Based on you comment that someone has to "hold tension on the receiving end and apply pressure to the top of the
anchor housing", I would suspect the problem is as stated in "b". Assuming you have a Simpson-Lawrence of some
brand, the rope/chain gipsy is made of hardened plastic. The teeth should be semi-pyramidal with squared off ends.
When the points become rounded off, the line slides more than getting gripped. When you apply tension to the receiving end,
you are pulling the line tighter into the teeth so it gets gripped. Also, the control arm (that is the little
spring loader lever that rides on top of the line and presses the line into the gipsy) may have a weak spring.
I have replaced my gipsy twice just from wear.

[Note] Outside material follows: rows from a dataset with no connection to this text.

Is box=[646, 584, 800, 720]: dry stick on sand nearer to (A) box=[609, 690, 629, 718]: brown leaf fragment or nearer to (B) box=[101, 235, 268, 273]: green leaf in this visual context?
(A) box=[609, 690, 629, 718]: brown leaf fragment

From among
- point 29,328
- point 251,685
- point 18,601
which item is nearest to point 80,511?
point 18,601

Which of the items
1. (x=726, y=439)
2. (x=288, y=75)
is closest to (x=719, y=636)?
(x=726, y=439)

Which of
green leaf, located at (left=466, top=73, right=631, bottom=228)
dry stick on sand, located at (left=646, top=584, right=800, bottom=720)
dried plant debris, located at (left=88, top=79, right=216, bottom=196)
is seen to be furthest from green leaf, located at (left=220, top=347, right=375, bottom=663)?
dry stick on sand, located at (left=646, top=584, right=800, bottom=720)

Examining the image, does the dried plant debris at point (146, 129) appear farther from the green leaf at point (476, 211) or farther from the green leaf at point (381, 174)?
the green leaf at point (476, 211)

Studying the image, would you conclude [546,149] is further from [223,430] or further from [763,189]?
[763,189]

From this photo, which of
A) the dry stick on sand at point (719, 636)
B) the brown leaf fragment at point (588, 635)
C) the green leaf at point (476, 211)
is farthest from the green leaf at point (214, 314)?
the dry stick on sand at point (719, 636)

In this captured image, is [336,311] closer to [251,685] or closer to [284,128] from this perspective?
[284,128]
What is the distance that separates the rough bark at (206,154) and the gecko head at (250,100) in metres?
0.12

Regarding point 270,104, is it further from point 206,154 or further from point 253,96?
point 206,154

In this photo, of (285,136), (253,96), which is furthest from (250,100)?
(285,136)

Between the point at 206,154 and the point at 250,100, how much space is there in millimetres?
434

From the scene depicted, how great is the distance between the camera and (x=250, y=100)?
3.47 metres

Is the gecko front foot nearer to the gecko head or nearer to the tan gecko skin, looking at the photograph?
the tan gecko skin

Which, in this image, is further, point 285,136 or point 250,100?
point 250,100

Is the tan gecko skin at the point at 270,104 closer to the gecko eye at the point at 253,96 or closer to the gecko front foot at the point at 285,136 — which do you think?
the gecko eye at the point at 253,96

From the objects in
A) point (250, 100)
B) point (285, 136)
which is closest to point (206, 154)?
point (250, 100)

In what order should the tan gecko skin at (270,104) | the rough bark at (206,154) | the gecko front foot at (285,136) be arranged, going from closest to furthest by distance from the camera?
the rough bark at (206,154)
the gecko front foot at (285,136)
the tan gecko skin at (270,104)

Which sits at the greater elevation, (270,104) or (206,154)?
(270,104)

Simpson-Lawrence is a foreign (UK) manufacturer. That is close to being Canadian.
Here is the USA supplier of S/L products, per Grady White. I have ordered repair parts for my Horizon 400. If your
problem turns out to be a worn rope/chain gipsy, order 2 and keep the spare and Allen wrenches in your boat toolbox.

http://www.rigginghydraulics.com/
They have parts lists by model number on their webpage. The change out is not difficult, just precise.

CAUTION: Having any body parts around the moving parts of the windlass while in operation is dangerous.
Think tree limb chipper or fan belt and pulley. I just had to give the caution, not trying to be insulting.